今から30年前の昨日となる1994年12月10日、メキシコで行われた試合結果です。
IBFウェルター級戦:
王者フェリックス トリニダード(プエルトリコ)TKO9回2分41秒 挑戦者オバ カー(米)
*カリブの天才児トリニダードが、25戦目にして初めてメキシコのリングに立ちました。24戦全勝(22KO)という素晴らしい戦績を持つ21歳の若きチャンピオンが迎えたのは、こちらも32戦全勝(20KO)という王者に負けないほどの素晴らしい戦績を誇る22歳のカー。トリニダードが世界の檜舞台に立つ前から、世界王者候補生の一人として知られていた好選手です。
(トリニダードに挑んだ世界王者候補生カー)/ Photo: BoxRec
若き全勝選手同士の対決は、両者がそれぞれの持ち味を出す好試合となりました。比較的静かな初回を終え、2回早々に試合がようやく動き出します。その回開始13秒、カーが放った左フックからの見事な右ストレートでトリニダードが脆くもダウン。
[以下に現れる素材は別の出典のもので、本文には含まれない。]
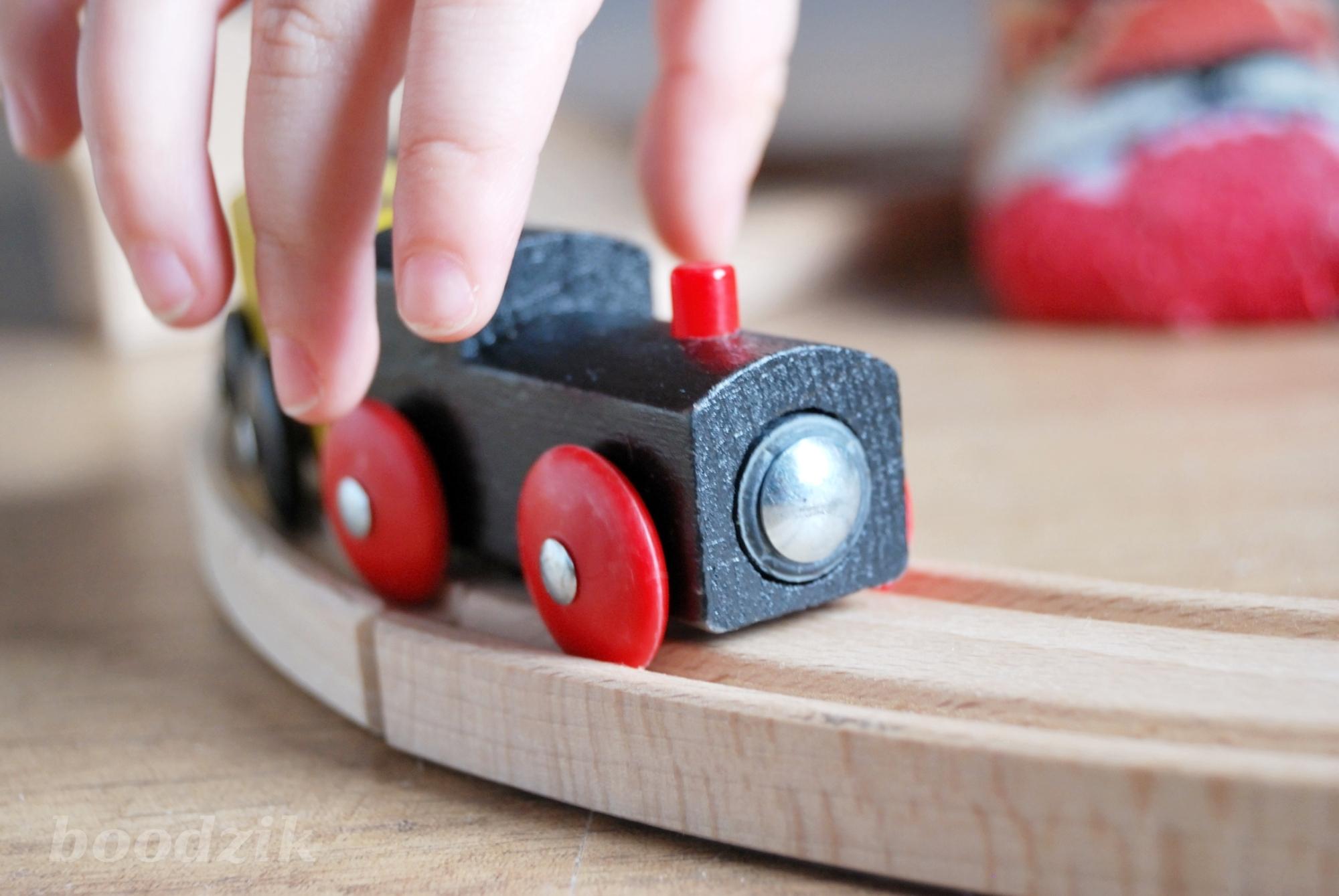 drewniane zabawki dla dwulatka
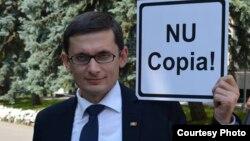 Vice-ministrul educației participă la campanie
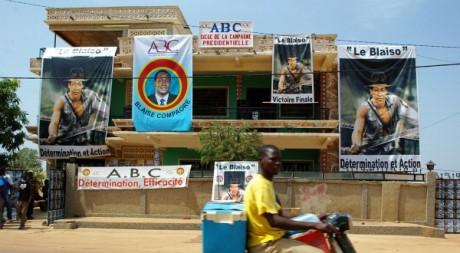 Des affiches représentant Blaise Compaoré, à Ouagadougou, Burkina Faso, le 9 novembre 2005.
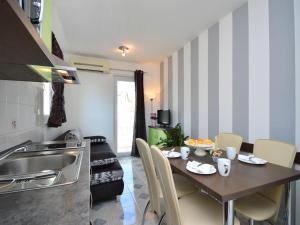 Apartment Aquanur.6, Appartamenti  Tribunj - big - 5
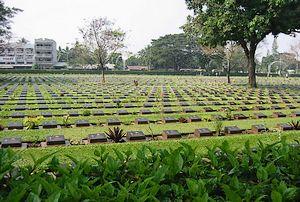 Begraafplaats voor overleden dwangarbeiders in Kanchanaburi, Thailand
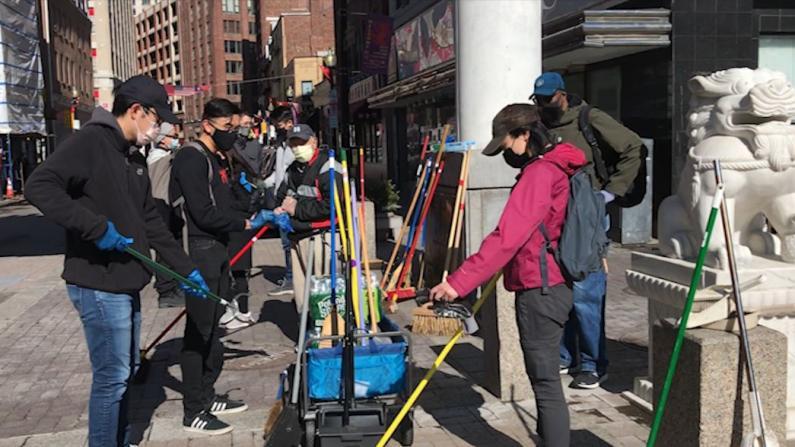 """""""告诉华埠,我们在这里""""波士顿志愿者清洁街道助社区"""
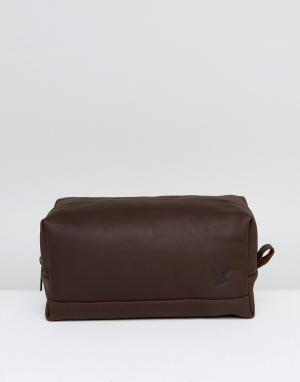 Lyle & Scott Темно-коричневый кожаный несессер. Цвет: коричневый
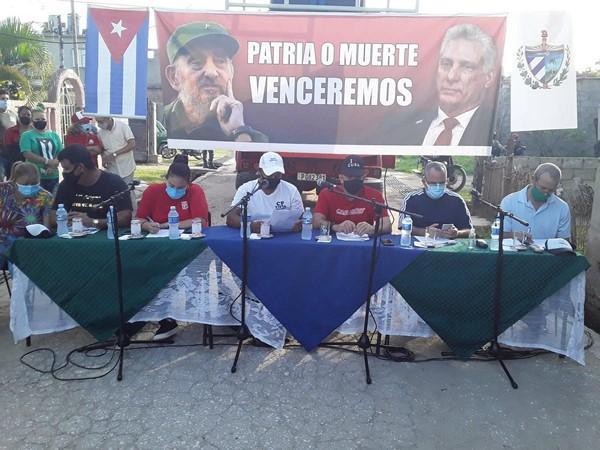Vecinos de El Jardín, en la ciudad de Camagüey, intercambian con autoridades provinciales (+ Fotos)
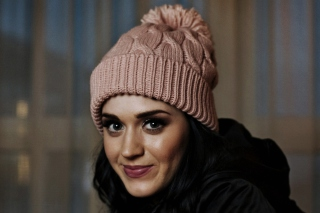 Free Katy Perry Wearing Hat Picture for Android, iPhone and iPad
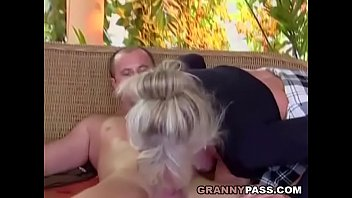 Busty Granny Takes Young Dick Vorschaubild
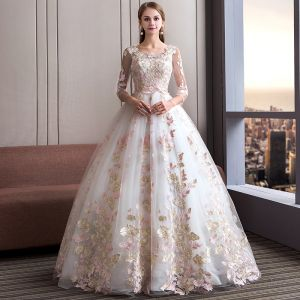 Amazing / Unique Ivory Wedding Dresses 2018 Ball Gown Scoop Neck 3/4 Sleeve Appliques Lace Backless Ruffle Floor-Length / Long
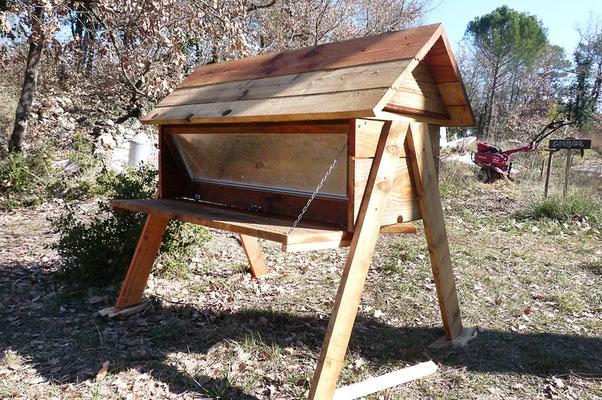 La ruche de l'association bzzz (Var)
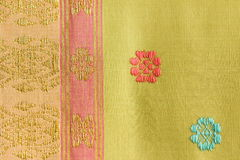Диапазон и шелк картины флоры тайский Стоковые Изображения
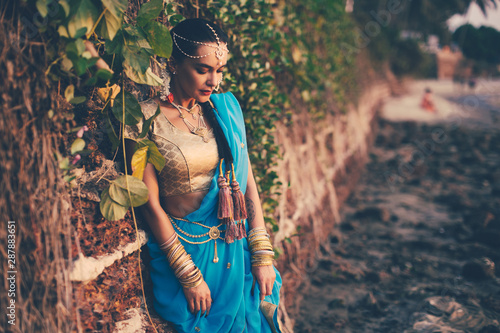 girl dressed in indian saree Fototapeta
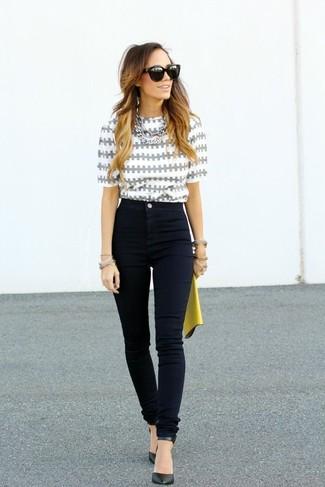 Как и с чем носить: серая блуза с коротким рукавом с принтом, черные джинсы скинни, черные кожаные туфли, желтый кожаный клатч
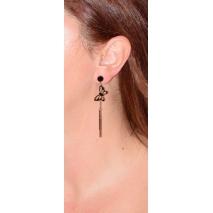 Σκουλαρίκια ατσάλινα (stainless steel) πεταλούδες με κρυστάλλους σε ροζ χρυσό χρώμα BZ-ER-00339 φορεμένο στο αυτί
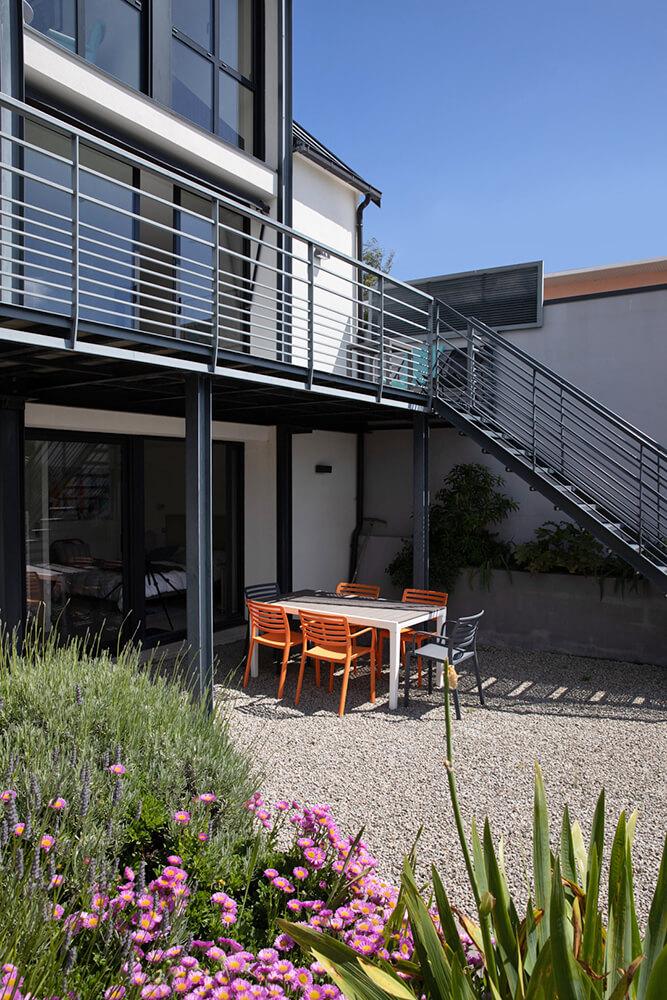 L'escalier de la terrasse vers le jardin
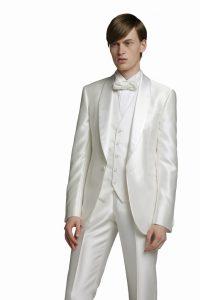 結婚式で新郎がレンタルする白いタキシード20357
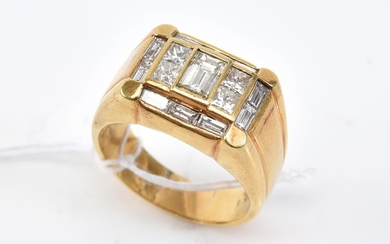 A DIAMOND DRESS RING SET WITH BAGUETTE AND PRINCESS CUT DIAMONDS TOTALLING 1.80CTS, IN 18CT GOLD, SIZE S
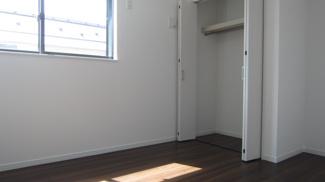 真ん中のお部屋 各居室収納付き
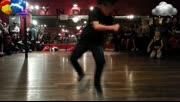 超级动感的舞蹈!最酷的是…他才8岁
打たれ脆いトリニダードはコテンと言った形で尻もちをつくことになりました。しかしそれがトリニダードの反撃の狼煙となり、カーはダウンを奪った何倍以上ものダメージを負わされる事になりました。
(リング中央で対峙するトリニダード(左)とカー)/ Photo: Facebook
3回、4回と回を重なるごとにエンジンの動きが円滑になっていったトリニダード。カーにプレッシャーをどんどんとかけ、4回には右ショートでカーの膝を大きく揺らします。続く5回も同じ展開が続きますが、トリニダードのスムーズなフットワークとバランスの良さには目を奪われるばかりです。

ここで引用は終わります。